As for the bug - it's not a Jersey bug. It's actually a problem in Jackson. JAX-RS spec mandates us to look for providers by default in META-INF/services. So we do. This is not to be mistaken for package scanning though. If Jackson 2.x has META-INF/services entries and you put in on class path, we will find these (unless you explicitly disable the META-INF/services scanning, of course). See - how quickly one can get into troubles with unmanaged automatic provider discovery... Please ask Jackson leads to consider removing these entries from their jars - or at least produce additional jar artifacts that would not contain these entries.
Marek
On 18 Dec 2013, at 20:21, Robert DiFalco <robert.difalco_at_gmail.com<mailto:robert.difalco_at_gmail.com>> wrote:
The only problem I see is if you include the MOXy jars, right? The
issues I have with your approach is that (a) it does not allow me to
use a singleton JacksonJsonProvider that uses a single ObjectMapper
for everything, (b) it does not allow me to rev Jackson independent of
Jersey version, and (c) it does not allow me to customize settings on
the provider for example adding the AfterburnerModule to ObjectMapper.
Again, I'm not sure why this isn't pluggable and requires Jersey
specific code (such as the MOXy disable feature setting) to add
different JSON processors.
Also, and maybe I found a bug, but the Service Finder seems to find
ANYTHING in the class path that is annotated with @Provider and load
it. So even with the JacksonFeature implementation in Jersey, any
@Provider annotated classes are still be instantiated in my
deployment. The only way I have been able to suppress them was to
enable CommonProperties.METAINF_SERVICES_LOOKUP_DISABLE. Which I'm
sure is not what is intended. But it's weird having packages outside
of what I registered with "packages()" get scanned.
On Wed, Dec 18, 2013 at 10:27 AM, Marek Potociar
<marek.potociar_at_oracle.com<mailto:marek.potociar_at_oracle.com>> wrote:
Just a warning to all Jersey users:
Please be aware that the approach described bellow is not officially
supported and may lead you into troubles in the future, esp. wrt. multiple
JSON providers getting registered in certain setups, which may potentially
errors caused by conflicting, competing JSON entity providers.
As for Jackson version, it is true that Jersey now still supports 1.9,
anyone in the community would like to submit a pull request with the Jackson
lib version upgrade?
Here's the open task:
https://java.net/jira/browse/JERSEY-2107 (I have
scheduled it for Jersey 2.6)
Marek
On 14 Dec 2013, at 04:03, Robert DiFalco <robert.difalco_at_gmail.com<mailto:robert.difalco_at_gmail.com>> wrote:
Just a heads up so that people don't have to deal with the craziness I just
went through.
Setting up Jersey 2.4.1 to work with Jackson is exceedingly simple, that is
unless you read the Jersey tutorials and documentation.

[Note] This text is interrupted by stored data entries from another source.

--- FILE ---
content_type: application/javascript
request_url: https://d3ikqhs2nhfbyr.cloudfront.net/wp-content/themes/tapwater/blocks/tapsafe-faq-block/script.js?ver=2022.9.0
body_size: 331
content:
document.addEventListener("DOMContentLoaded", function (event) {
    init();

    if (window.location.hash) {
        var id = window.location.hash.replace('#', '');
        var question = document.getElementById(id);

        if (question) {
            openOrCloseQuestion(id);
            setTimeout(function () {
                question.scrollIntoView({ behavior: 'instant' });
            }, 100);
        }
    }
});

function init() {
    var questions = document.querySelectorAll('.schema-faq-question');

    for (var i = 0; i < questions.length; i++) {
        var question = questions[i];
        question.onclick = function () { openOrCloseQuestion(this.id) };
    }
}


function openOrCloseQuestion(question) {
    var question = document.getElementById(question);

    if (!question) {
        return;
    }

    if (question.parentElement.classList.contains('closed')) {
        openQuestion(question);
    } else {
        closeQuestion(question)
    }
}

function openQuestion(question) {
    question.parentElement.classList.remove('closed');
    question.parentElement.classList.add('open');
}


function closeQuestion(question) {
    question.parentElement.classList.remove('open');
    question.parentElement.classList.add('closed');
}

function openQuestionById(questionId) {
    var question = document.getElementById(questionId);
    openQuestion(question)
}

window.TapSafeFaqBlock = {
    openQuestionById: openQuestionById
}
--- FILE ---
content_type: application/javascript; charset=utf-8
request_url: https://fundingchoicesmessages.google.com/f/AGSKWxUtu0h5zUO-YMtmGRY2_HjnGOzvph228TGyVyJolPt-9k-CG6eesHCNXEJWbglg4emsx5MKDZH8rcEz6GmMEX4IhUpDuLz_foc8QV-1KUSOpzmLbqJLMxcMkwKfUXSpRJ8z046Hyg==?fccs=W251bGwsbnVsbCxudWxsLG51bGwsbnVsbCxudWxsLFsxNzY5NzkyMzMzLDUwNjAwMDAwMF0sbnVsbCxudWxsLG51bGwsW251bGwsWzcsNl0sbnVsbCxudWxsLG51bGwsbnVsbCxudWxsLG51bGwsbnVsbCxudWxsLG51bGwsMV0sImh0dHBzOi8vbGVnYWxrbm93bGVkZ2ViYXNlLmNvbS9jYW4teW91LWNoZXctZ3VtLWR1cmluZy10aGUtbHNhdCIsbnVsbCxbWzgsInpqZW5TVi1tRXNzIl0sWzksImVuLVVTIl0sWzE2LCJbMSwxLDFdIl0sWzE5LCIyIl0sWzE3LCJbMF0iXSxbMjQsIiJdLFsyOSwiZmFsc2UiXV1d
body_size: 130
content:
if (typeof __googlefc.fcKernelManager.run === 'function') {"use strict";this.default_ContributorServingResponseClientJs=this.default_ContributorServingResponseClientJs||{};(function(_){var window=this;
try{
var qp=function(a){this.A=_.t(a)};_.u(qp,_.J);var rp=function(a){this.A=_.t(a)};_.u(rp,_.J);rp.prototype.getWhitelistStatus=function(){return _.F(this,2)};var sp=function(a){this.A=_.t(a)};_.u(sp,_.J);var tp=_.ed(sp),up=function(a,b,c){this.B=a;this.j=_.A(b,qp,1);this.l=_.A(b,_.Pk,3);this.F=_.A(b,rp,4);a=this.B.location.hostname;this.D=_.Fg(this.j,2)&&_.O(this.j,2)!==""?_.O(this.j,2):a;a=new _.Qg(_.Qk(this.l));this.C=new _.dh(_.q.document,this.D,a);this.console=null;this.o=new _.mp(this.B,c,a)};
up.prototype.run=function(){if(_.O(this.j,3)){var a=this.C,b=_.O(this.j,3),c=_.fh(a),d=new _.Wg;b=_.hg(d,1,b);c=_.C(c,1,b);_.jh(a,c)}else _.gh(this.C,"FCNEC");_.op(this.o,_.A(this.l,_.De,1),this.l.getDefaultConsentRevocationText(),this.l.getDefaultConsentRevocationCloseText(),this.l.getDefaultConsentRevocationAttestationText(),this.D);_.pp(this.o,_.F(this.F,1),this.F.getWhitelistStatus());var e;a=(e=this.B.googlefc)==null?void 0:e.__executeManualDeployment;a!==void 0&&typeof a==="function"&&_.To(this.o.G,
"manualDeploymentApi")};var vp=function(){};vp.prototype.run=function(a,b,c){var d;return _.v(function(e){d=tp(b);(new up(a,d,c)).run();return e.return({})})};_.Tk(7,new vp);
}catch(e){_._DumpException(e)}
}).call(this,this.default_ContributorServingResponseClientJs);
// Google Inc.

The JacksonFeature will pull in Jackson 1.9! I don't really think anyone
uses this version anymore, most of us use fasterxml 2.x.
Just do this:
public class RestApplication extends ResourceConfig {
public RestApplication() {
packages( "com.myapp.rest", "com.fasterxml.jackson.jaxrs.base" );
}
}
Then add this to your pom.xml:
<dependency>
<groupId>com.fasterxml.jackson.core</groupId>
<artifactId>jackson-databind</artifactId>
<version>${jackson.version}</version>
</dependency>
<dependency>
<groupId>com.fasterxml.jackson.jaxrs</groupId>
<artifactId>jackson-jaxrs-json-provider</artifactId>
<version>${jackson.version}</version>
</dependency>
Completely forget about JacksonFeature AND DO NOT PUT THIS IN YOUR pom.xml:
<dependency>
<groupId>org.glassfish.jersey.media</groupId>
<artifactId>jersey-media-json-jackson</artifactId>
<version>${jersey.version}</version>
</dependency>
It's super simple, everyone seems to make it complicated. Now, listen, this
is trial and error so maybe there is a reason for all of the complexity that
the Jersey docs suggest for Jackson or all the blogs and stack overflow
answers. But Just the two jackson pom entries and the fasterxml provider
path is all I needed to use Jackson 2.3.0.